Раз в несколько месяцев (естественно, после хорошего запоя) с ним случались припадки неудержимой злобы и мстительности, за которыми, как правило, и следовало его очередное отчисление из института.
В состоянии такого припадка он, наводя страх на местное население, носился по этажу, выламывал двери, довольно ловко и хлёстко бил по зубам, сопровождая всё это дикими криками, которые, наверное, здорово звучали бы в каком-нибудь ущелье.
Однажды, пытаясь утихомирить Тагира в один из приступов подобного буйства, я стал свидетелем следующей сцены…
На моём курсе училась красивая полногрудая девушка с густыми русыми волосами, распущенными по плечам, и немного детскими повадками “фифы” — высокомерными и вертлявыми одновременно. Звали её Ира Светлова.

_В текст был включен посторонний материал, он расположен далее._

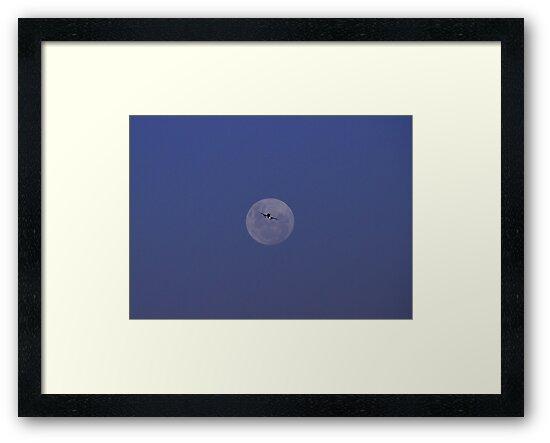 Moon and Jetliner by Noel Elliot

В начале сессии Иру привозила в институт мама, а в конце — мама приезжала, чтобы забрать её. Ира была круглой отличницей, обладала великолепной памятью и завидной работоспособностью, но вместе с тем и одной нехорошей чертой характера, чем-то вроде болезненной склонности к доносительству. Чего она добивалась, исправно докладывая по инстанциям обо всём, что видела и слышала в общаге, я не знал, как не знал, например, зачем она в дорогой пушистой шубке ложилась на грязный пол институтской библиотеки. Как-то раз, весной или осенью, точно не помню, помню только, что на улице было очень грязно, я стоял в очереди в библиотеке, расположенной в подвале института. Ира Светлова крутилась в тесной толпе у каталогов. Она выдвигала и задвигала ящики с карточками, опускаясь всё ниже и ниже, и когда ей, по-видимому, стало неудобно наклоняться к самым нижним из ящиков, она улеглась на полу под грязными ногами очереди и, словно бы успокоившись, с безмятежным видом стала рассматривать карточки выдвинутого ящика, который, между прочим, можно было просто вынуть и просмотреть на столе, подоконнике или деревянном библиотечном прилавке.